Secret Is Working On New Apps, Won’t Shut Down Original Product

Secret Inc. — makers of the”anonymish” app Secret, which lets users post notes to friends, friends-of-friends, or those in their vicinity without revealing their identities — crashed through the highs and lows of startup life in the last year, generating a lot of interest and notoriety for its gossipy, eponymous app, and then almost as quickly disappearing off the radar and losing its co-founder.

Now, TechCrunch has learned that the team is going to make another go of it. Secret is working on new apps, including taking its enterprise-focused product, Secret Dens for work, to a beta launch in the the coming weeks. But, contrary to some reports, Secret itself is not shutting down, nor is the startup pivoting into a life as an app incubator.

“We often talk internally about ways to build upon what we’ve created, but we do not have plans to shut down Secret, the app, or pivot Secret the company into an incubator,” co-founder and CEO David Byttow told us. “In fact, the product has increased momentum in the last month driven by usage during Spring Break. It is true that we’re working on a couple really interesting things, and I couldn’t be more excited to share them when they’re ready.” Secret — which has raised $35 million to date — is also hiring people, he said.

The rumors of pivots come at a time of regrouping for Secret, whose other co-founder Chrys Bader left in January, amid other key departures among the small team. They include mobile engineer Sara Haider, who left Twitter for Secret, and in a strange twist of fate left Secret for Periscope, which is now part of Twitter.

We are still trying to figure out what new apps — or new services — Secret may be launching.
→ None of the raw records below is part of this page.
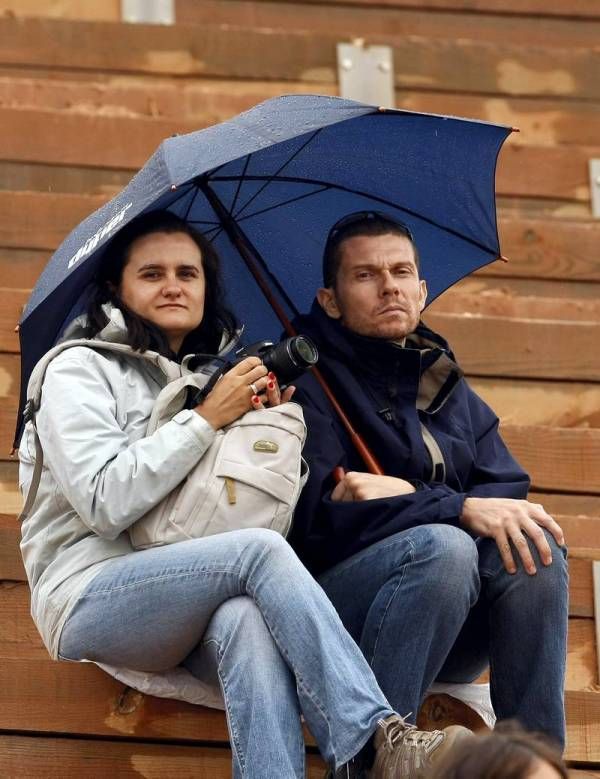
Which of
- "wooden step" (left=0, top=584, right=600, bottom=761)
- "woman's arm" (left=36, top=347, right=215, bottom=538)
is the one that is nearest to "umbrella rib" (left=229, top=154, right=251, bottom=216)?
"woman's arm" (left=36, top=347, right=215, bottom=538)

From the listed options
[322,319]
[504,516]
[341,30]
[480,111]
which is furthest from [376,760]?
[341,30]

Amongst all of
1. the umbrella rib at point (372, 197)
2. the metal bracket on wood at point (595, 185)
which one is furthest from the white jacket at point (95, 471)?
the metal bracket on wood at point (595, 185)

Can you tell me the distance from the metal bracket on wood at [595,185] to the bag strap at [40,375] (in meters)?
2.05

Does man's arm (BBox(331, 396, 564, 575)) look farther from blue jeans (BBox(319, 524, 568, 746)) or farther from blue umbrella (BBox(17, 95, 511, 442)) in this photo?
blue umbrella (BBox(17, 95, 511, 442))

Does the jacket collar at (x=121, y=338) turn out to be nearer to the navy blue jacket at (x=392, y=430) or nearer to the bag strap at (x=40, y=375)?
the bag strap at (x=40, y=375)

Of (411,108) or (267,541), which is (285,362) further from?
(411,108)

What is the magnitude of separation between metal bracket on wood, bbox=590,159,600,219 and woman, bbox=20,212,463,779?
6.19ft

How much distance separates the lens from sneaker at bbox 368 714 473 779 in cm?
216

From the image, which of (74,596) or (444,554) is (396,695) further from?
(74,596)

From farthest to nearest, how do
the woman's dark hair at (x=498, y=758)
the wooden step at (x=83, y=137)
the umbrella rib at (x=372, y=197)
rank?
the wooden step at (x=83, y=137) → the umbrella rib at (x=372, y=197) → the woman's dark hair at (x=498, y=758)

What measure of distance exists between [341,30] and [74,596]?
2.81 m

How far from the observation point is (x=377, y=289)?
2.83m

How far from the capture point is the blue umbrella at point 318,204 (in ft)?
9.20

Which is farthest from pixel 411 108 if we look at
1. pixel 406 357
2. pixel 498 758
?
pixel 498 758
But in the meantime, the startup is also going to be giving some more oxygen to projects that are already out in the open.

Secret Dens — the company’s anonymous app for the workplace — is currently being used “very much” at Google, Facebook and Twitter in closed trials we understand. In the coming weeks, Secret Dens will launch an open beta for new companies to join in. For now, it’s still a free product.

Ping, an AI-based app that the Secret team built in a weekend, is getting less air. The app, which delivers app, film, and reading recommendations, as well as other informative tidbits, is currently in maintenance mode and getting only minor traffic.

To be sure, the flagship app has seen better days. AppAnnie numbers show it currently ranked 189th in the App Store for social networking apps in the U.S., having peaked at number 11 in the same category (and 61 overall) last summer.

Why the decline? Most likely a confluence of a number of reasons. Secret first rose buoyed by a growing public interest in social networking that doesn’t reveal everything to everyone, or only leaves it shared for a moment — others in the category include Whisper, Snapchat, and a wave of encrypted messaging apps like Wickr and many more. The buzz around Secret and its gossipy bedrock then grew as the app allowed posts to get shared and viewed online and raised funding. Then, just as quickly as some people ran to Secret, they ran away, with backlash over the often unbridled negativity of people on the app, all under the cloak of anonymity.

Beyond that, Secret has faced a more prosaic and universal fate. Secret has not managed to keep a large momentum of users adopting the app and talking about it. This a big challenge for many developers in an app market. A developer who works in app analytics recently told me that between 60-70% of consumers who download apps do not open them three months after they get them. It’s a problem of keeping users interested amid the rise of whatever app is the next big thing.

But from what we understand, Secret’s download numbers don’t tell the whole story.

Secret, responding to public comments and its falling star, revamped the app completely, adding private chat, removing the web links, and getting stricter on how to manage negative posts.

At the time, it got dinged for redesigning its main app to look and behave more like other popular social apps, Yik Yak and Snapchat among them. But that younger demographic is exactly the one that Secret is aiming for, and with some success, it seems. The app has apparently seen an increase in engagement when narrowed down to specific locations where it happens to be popular, for example a beach resort around the time of Spring Break. In these cases, the app can see as many as several posts coming up per minute.

Other areas where Secret is doing well? Internationally, with especially active users in Indonesia, which seems to do brisk business in smaller social apps. Indonesia, a parallel universe where Path and Secret are popular.

All of this will go on. The plan will be, we’ve heard, is for the startup to “double down” in areas where Secret is seeing more activity.